The conservative thing to do is assume 80% of your mom's money will be spent on medical and living expenses and you will only inherit 20% of it.

I would focus more time on your retirement. You didn't mention you had a taxable account. Selling stocks from a taxable brokerage account is very tax friendly - especially in the early years of your retirement. On this forum, many early retirees retire in their mid 50's and have a few years of low taxable income . where they fund the first 5-10 years of retirement by selling stock from their taxable brokerage account and doing some Roth IRA conversions, while paying very low income taxes. From a math perspective, delaying your SS until age 67 and doing Roth IRA conversions seems the way to go. You would not need to work past 62, but your would need some way to fund your retirement until age 67.
 
I would plan your retirement and spending/budget based on what you have yourselves.
Anything left after your mother dies is a bonus and you can change plans then.

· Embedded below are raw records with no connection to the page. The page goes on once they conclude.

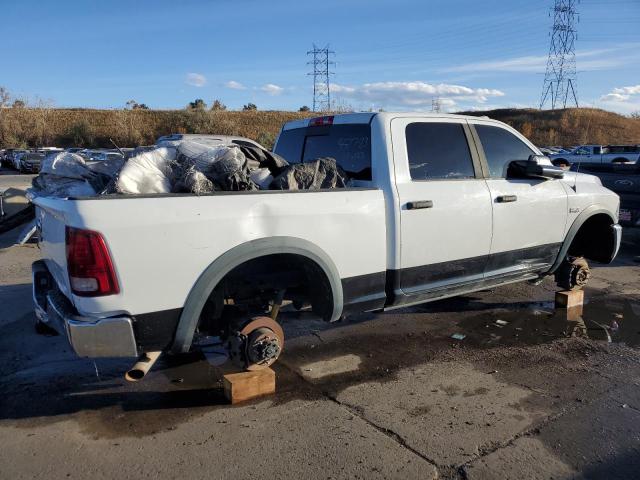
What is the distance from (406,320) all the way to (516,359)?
1341mm

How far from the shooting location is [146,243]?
126 inches

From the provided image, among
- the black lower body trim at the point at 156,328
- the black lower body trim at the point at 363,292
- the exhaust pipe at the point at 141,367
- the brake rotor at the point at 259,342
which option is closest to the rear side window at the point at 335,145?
the black lower body trim at the point at 363,292

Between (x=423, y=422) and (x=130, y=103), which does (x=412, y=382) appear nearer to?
(x=423, y=422)

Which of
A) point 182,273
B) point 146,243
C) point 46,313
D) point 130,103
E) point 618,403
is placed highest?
point 130,103

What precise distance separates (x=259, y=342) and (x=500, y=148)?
2.98 m

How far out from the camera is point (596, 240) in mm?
6328

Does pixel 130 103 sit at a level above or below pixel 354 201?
above

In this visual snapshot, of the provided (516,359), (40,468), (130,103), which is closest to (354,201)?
(516,359)

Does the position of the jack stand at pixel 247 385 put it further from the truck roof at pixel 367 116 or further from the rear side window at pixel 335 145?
the truck roof at pixel 367 116

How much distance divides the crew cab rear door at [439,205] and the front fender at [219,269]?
1.00m

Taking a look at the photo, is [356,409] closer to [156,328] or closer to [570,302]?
[156,328]

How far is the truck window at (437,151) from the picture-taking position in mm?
4535

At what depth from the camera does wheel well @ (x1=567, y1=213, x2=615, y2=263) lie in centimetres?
617

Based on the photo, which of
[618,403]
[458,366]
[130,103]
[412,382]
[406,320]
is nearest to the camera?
[618,403]
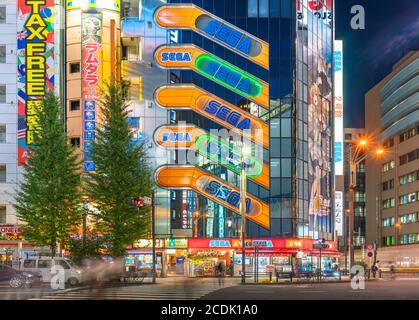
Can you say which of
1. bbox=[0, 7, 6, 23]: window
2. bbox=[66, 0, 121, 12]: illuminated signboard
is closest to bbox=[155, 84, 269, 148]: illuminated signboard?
bbox=[66, 0, 121, 12]: illuminated signboard

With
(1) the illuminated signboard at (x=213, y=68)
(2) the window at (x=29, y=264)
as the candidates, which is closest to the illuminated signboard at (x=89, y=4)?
(1) the illuminated signboard at (x=213, y=68)

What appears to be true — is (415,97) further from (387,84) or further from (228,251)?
(228,251)

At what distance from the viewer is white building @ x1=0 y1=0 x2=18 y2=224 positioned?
67.9m

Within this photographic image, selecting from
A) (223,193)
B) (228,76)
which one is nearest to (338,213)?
(223,193)

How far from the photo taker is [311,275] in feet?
198

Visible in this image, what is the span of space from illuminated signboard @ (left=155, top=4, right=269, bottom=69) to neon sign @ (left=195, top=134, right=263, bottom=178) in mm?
9280

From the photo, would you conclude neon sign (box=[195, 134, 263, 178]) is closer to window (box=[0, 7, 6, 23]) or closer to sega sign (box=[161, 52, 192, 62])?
sega sign (box=[161, 52, 192, 62])

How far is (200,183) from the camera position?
73.0 meters

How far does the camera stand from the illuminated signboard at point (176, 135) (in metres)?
72.9

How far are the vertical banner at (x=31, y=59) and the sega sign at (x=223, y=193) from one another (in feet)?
61.0

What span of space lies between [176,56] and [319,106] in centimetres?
1888

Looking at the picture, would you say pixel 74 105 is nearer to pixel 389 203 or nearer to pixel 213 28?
pixel 213 28

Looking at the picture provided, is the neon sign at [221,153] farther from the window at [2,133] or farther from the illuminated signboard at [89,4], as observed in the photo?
the window at [2,133]

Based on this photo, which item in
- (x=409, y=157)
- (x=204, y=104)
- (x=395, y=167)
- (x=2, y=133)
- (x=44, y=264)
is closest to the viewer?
(x=44, y=264)
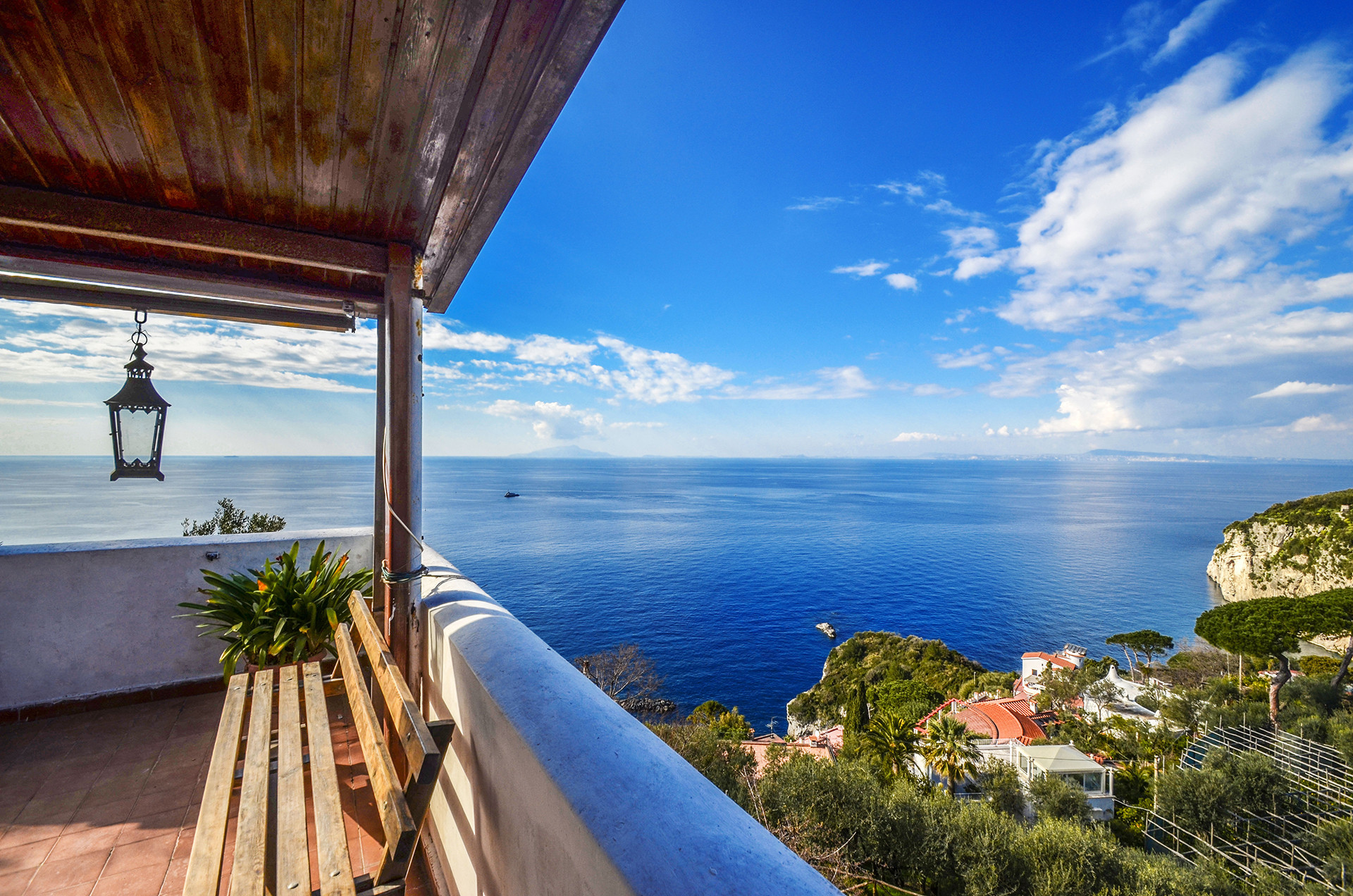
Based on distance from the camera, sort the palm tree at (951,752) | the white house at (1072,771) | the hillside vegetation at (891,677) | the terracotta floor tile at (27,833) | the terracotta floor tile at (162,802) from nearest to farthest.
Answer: the terracotta floor tile at (27,833) → the terracotta floor tile at (162,802) → the white house at (1072,771) → the palm tree at (951,752) → the hillside vegetation at (891,677)

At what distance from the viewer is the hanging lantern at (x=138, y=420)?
2646 mm

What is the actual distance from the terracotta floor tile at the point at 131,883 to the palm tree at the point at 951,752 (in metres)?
17.9

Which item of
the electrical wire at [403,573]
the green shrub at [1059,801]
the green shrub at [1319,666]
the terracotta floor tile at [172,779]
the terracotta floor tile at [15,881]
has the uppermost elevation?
the electrical wire at [403,573]

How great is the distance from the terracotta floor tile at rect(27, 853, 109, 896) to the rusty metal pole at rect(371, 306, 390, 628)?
3.38 feet

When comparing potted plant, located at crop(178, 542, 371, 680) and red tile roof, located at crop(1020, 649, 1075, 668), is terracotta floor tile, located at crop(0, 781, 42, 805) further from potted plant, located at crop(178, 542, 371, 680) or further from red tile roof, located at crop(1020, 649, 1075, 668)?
red tile roof, located at crop(1020, 649, 1075, 668)

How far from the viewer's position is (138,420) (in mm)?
2699

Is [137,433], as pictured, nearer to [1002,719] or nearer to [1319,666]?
[1002,719]

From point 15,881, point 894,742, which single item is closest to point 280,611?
point 15,881

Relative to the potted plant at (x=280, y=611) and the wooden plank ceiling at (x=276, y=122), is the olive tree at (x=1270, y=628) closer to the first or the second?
the potted plant at (x=280, y=611)

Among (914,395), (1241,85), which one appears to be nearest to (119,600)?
(1241,85)

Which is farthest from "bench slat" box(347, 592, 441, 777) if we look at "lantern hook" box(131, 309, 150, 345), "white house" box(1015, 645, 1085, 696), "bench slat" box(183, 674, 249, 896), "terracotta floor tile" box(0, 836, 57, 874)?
"white house" box(1015, 645, 1085, 696)

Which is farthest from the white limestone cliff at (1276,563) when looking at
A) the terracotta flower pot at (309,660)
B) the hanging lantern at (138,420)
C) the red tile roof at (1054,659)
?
the hanging lantern at (138,420)

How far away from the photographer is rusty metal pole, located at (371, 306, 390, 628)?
2398mm

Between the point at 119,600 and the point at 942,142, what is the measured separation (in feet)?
265
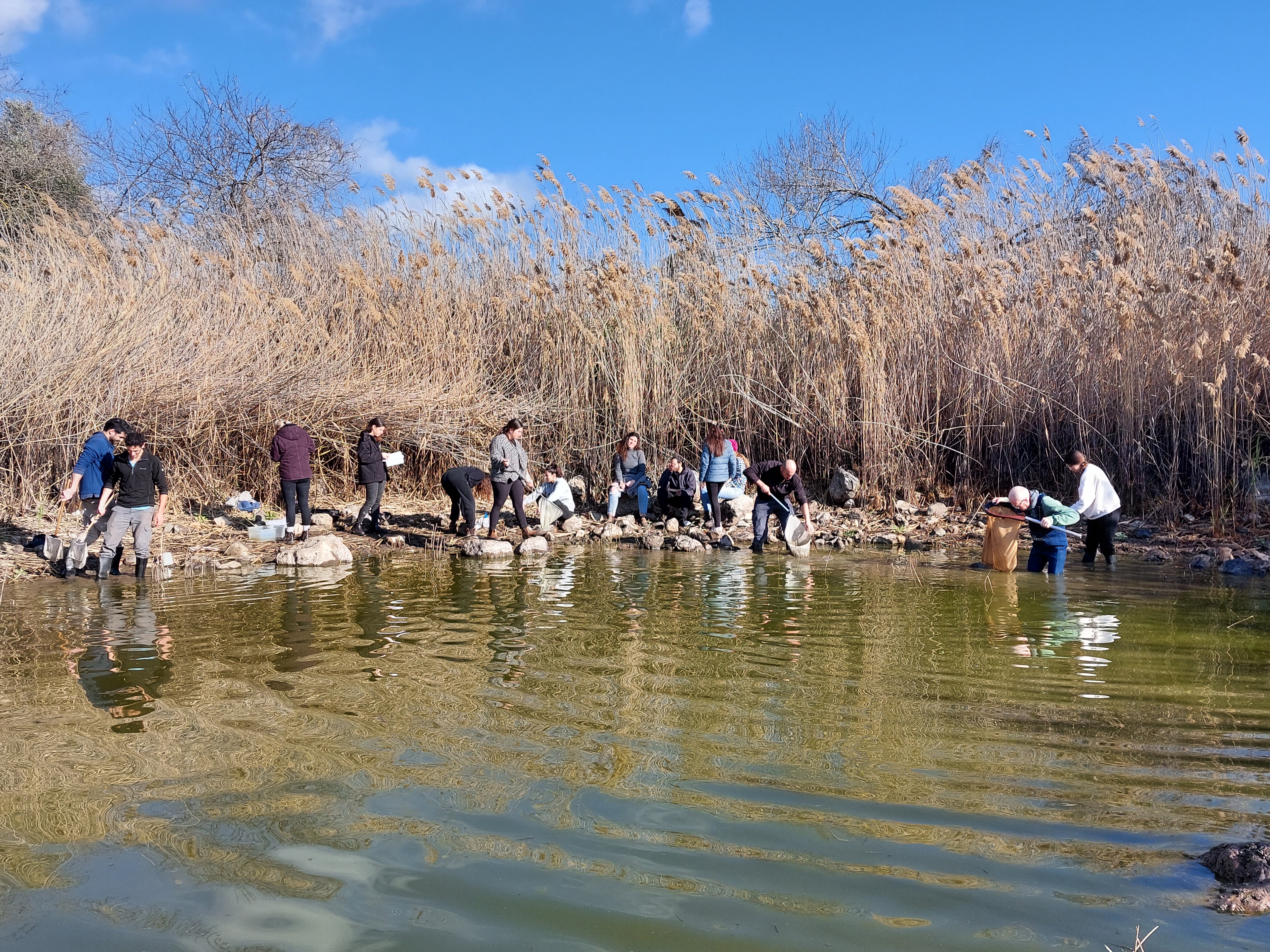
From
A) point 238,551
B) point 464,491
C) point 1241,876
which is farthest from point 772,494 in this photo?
point 1241,876

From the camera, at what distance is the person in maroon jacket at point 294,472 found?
13.2 meters

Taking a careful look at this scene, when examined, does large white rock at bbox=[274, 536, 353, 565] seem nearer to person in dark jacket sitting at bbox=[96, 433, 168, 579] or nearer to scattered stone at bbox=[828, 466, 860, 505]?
person in dark jacket sitting at bbox=[96, 433, 168, 579]

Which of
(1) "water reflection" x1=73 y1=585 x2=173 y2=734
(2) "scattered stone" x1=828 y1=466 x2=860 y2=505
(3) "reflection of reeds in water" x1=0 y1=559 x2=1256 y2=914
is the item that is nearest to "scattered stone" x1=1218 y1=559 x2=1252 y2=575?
(3) "reflection of reeds in water" x1=0 y1=559 x2=1256 y2=914

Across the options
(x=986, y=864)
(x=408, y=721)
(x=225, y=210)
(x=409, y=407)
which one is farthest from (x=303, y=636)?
(x=225, y=210)

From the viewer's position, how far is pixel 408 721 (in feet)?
15.9

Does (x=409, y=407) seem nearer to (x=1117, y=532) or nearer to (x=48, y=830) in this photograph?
(x=1117, y=532)

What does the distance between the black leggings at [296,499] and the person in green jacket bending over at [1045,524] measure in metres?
8.29

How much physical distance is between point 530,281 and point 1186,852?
48.4 feet

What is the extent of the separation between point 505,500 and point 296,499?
2.67 m

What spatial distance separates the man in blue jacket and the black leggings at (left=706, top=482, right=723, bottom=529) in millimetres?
7483

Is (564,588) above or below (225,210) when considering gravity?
below

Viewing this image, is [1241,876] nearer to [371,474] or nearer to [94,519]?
[94,519]

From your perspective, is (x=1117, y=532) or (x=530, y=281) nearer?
(x=1117, y=532)

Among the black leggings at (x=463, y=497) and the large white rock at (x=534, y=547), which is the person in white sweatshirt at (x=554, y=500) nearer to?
the black leggings at (x=463, y=497)
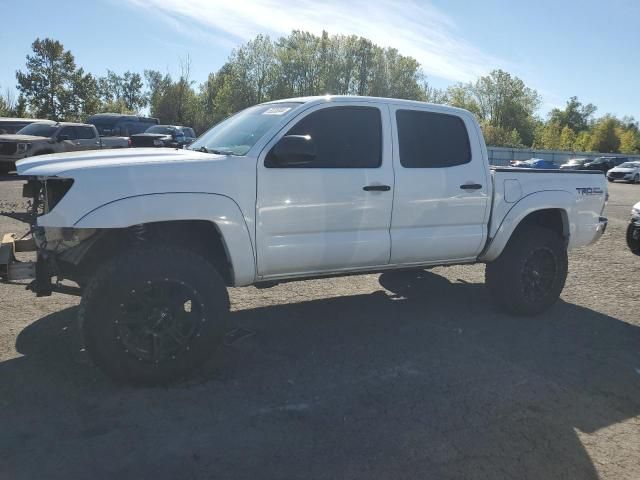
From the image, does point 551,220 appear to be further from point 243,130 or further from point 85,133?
point 85,133

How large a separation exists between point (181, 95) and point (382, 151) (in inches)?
2071

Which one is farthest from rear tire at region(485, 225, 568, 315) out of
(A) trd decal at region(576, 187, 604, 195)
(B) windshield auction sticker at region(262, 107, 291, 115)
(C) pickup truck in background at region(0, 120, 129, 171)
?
(C) pickup truck in background at region(0, 120, 129, 171)

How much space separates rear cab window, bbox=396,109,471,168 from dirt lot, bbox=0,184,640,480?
1.56 meters

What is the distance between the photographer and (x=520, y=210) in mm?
5426

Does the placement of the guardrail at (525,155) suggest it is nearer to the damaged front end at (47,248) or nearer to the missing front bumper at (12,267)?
the damaged front end at (47,248)

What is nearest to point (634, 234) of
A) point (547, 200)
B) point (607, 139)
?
point (547, 200)

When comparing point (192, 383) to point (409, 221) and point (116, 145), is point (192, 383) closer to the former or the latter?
point (409, 221)

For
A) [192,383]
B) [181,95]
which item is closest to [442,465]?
[192,383]

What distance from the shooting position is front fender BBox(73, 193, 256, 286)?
11.5 feet

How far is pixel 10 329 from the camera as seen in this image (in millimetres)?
4664

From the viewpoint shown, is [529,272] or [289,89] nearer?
[529,272]

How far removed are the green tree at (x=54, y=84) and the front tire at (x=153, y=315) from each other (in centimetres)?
5547

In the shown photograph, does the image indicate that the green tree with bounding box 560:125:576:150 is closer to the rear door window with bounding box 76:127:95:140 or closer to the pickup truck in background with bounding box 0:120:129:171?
the rear door window with bounding box 76:127:95:140

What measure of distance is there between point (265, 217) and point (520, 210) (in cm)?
273
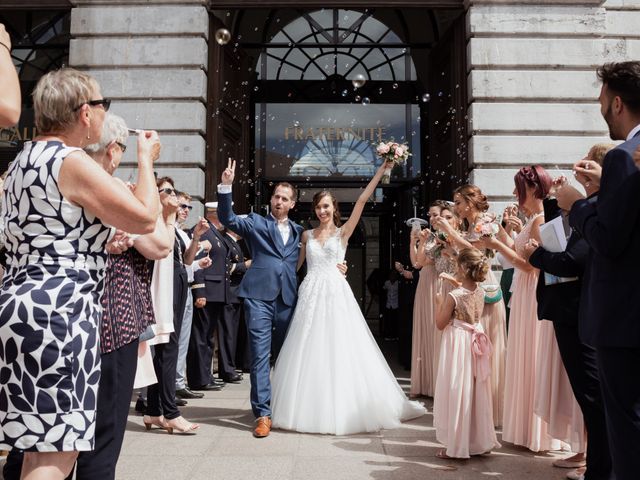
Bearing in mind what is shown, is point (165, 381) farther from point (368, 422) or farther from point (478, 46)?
point (478, 46)

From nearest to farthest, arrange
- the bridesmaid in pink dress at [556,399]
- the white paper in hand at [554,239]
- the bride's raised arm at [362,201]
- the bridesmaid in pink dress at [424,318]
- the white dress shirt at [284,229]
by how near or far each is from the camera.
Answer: the white paper in hand at [554,239]
the bridesmaid in pink dress at [556,399]
the bride's raised arm at [362,201]
the white dress shirt at [284,229]
the bridesmaid in pink dress at [424,318]

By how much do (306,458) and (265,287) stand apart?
1.65 meters

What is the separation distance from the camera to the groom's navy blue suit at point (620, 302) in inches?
93.7

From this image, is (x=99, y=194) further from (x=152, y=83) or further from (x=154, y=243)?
(x=152, y=83)

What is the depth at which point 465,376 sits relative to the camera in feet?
14.8

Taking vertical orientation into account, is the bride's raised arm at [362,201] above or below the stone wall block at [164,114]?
below

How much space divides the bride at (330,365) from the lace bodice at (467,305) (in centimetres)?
116

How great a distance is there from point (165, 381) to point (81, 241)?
3155 millimetres

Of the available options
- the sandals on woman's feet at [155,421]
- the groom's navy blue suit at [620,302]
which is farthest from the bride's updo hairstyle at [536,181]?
the sandals on woman's feet at [155,421]

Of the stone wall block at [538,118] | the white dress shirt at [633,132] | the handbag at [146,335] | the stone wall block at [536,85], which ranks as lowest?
the handbag at [146,335]

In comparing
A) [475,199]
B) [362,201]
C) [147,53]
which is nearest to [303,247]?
[362,201]

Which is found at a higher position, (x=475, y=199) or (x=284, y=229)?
(x=475, y=199)

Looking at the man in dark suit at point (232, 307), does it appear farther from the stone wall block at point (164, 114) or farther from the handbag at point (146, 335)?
the handbag at point (146, 335)

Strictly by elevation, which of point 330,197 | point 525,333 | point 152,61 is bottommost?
point 525,333
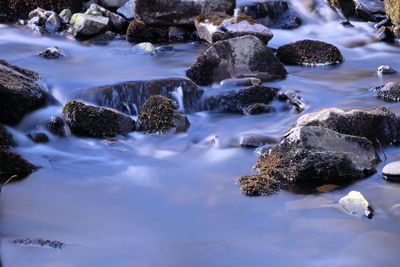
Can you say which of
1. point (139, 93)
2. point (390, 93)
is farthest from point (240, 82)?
point (390, 93)

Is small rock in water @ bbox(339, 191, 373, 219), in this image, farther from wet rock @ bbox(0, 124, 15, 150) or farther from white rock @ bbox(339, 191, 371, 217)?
wet rock @ bbox(0, 124, 15, 150)

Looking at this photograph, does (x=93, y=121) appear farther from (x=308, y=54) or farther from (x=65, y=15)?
(x=65, y=15)

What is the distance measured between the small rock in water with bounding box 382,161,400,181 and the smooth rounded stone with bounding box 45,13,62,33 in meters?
8.53

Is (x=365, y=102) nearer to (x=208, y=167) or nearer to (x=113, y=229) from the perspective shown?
(x=208, y=167)

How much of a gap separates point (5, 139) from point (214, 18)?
19.1ft

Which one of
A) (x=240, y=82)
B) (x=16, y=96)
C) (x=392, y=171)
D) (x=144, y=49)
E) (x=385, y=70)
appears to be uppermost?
(x=16, y=96)

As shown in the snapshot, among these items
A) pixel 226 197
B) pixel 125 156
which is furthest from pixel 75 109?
pixel 226 197

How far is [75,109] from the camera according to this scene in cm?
755

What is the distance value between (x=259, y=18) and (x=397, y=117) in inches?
269

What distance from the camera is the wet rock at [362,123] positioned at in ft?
22.7

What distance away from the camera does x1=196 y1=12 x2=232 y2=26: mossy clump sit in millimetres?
11867

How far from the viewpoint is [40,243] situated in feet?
16.3

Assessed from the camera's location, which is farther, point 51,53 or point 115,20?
point 115,20

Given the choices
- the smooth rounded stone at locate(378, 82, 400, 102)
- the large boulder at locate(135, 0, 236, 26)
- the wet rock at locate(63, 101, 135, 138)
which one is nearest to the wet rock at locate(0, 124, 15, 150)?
the wet rock at locate(63, 101, 135, 138)
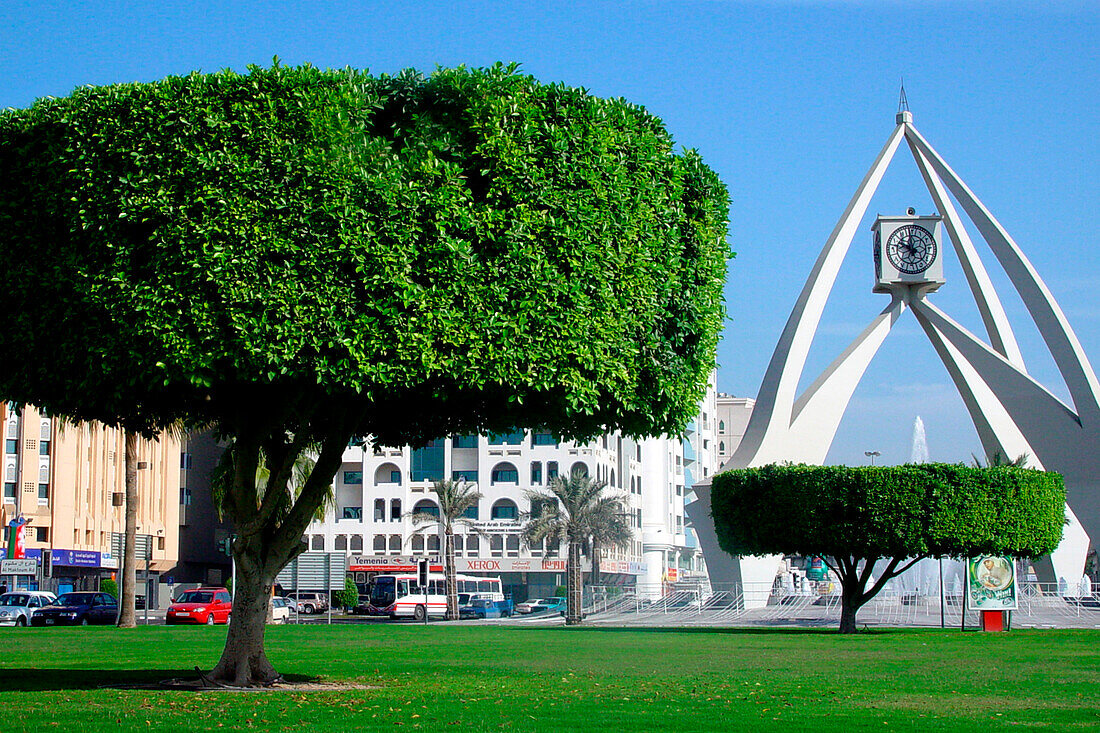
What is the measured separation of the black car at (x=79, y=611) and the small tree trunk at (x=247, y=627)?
40.9m

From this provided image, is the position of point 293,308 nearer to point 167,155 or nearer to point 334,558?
point 167,155

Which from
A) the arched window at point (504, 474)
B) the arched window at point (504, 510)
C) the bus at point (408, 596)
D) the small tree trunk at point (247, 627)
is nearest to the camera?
the small tree trunk at point (247, 627)

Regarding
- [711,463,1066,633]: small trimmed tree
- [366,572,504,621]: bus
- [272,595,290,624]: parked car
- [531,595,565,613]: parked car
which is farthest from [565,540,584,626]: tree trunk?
[711,463,1066,633]: small trimmed tree

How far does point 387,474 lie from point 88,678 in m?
79.2

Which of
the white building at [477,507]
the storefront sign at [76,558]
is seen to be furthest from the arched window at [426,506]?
the storefront sign at [76,558]

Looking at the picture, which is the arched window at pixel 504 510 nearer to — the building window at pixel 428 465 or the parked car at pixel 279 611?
the building window at pixel 428 465

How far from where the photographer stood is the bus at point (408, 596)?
7119cm

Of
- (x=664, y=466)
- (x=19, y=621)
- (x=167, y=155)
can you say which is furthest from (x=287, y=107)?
(x=664, y=466)

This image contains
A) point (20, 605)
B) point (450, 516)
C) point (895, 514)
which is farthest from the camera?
point (450, 516)

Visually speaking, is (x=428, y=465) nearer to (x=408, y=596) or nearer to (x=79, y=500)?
(x=408, y=596)

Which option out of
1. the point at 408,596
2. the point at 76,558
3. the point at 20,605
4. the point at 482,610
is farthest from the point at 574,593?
the point at 76,558

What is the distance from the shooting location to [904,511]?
43438 millimetres

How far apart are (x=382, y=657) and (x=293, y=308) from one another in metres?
14.2

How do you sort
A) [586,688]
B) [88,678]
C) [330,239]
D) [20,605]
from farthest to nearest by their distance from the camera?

As others have said, you never know what your Mom's health/living situation will be over the years.

I faced that with my last parent. I knew approximately what my folks had invested, my Dad was not in the best health after 80, but his mom lived to 100. I thought in the back of my mind, my sibs and I would inherit something, but I definitely did not include any sum in our retirement plans.
My Dad lived to 86, I would give all the inherited money back to have been able to have him with us a few more years.